For many small business owners, these are difficult times and some don’t expect their business to survive in the long run. This is according to a new report by small business platform Xero, which says that 46 per cent of SMEs have a “genuine” concern about the future. That amounts to 2.6 million SMEs.
A quarter (roughly 1.3 million) don’t expect to survive for longer than five years. Their biggest concerns are late payments, cyber-attacks and tax rates. Brexit, employee recruitment costs and keeping productivity high are also concerns, albeit lesser compared to the big three.
For almost two fifths (37 per cent), this is the most turbulent period they’ve ever experienced, and a quarter says the business is “leaving them out of pocket”.
But it’s not just the business that’s hurting – business owners’ mental health is also impacted. They work an average of nine extra hours a week, and it’s leaving a mark on them.
However, business futurologist Gerd Leonhard believes the dark times are behind them, mostly due to the advances in automation and artificial intelligence.

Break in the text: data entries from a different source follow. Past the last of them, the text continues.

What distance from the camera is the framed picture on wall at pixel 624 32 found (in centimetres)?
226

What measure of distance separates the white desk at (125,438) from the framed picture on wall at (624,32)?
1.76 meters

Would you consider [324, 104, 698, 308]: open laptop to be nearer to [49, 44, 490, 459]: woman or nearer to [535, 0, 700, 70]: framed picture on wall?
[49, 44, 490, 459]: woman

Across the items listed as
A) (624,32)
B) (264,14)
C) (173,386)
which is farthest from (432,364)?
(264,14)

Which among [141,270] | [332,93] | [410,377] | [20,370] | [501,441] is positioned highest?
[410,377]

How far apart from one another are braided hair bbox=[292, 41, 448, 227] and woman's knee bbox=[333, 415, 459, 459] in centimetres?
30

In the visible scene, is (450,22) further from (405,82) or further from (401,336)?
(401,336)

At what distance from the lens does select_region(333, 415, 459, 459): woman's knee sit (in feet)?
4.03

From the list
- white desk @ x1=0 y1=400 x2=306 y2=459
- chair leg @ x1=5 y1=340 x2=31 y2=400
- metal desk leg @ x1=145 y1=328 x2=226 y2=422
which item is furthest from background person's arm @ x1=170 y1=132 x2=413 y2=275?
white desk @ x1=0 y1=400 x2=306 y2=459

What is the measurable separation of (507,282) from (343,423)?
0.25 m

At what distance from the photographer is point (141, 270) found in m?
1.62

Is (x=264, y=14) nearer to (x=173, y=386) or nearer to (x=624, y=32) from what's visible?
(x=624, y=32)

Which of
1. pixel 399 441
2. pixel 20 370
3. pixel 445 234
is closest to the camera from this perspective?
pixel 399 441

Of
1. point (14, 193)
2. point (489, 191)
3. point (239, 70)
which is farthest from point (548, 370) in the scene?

“Humanity will change more in the next 20 years than in the previous 300. We will see the biggest technological transformation in human history – impacting where, how and why we work.”
“Automation is reducing the need for humans to undertake routine tasks and the world of work is heading towards a dramatic reset. Everything we assume about work, jobs, training and education is being challenged by exponential scientific and technological progress. Whether you’re a small business owner, an accountant, bookkeeper or advisor, these emerging trends will affect you very soon.”
He believes AI will cut working hours by half, and that the 30-day payment model, which is the main culprit of late payments, will die.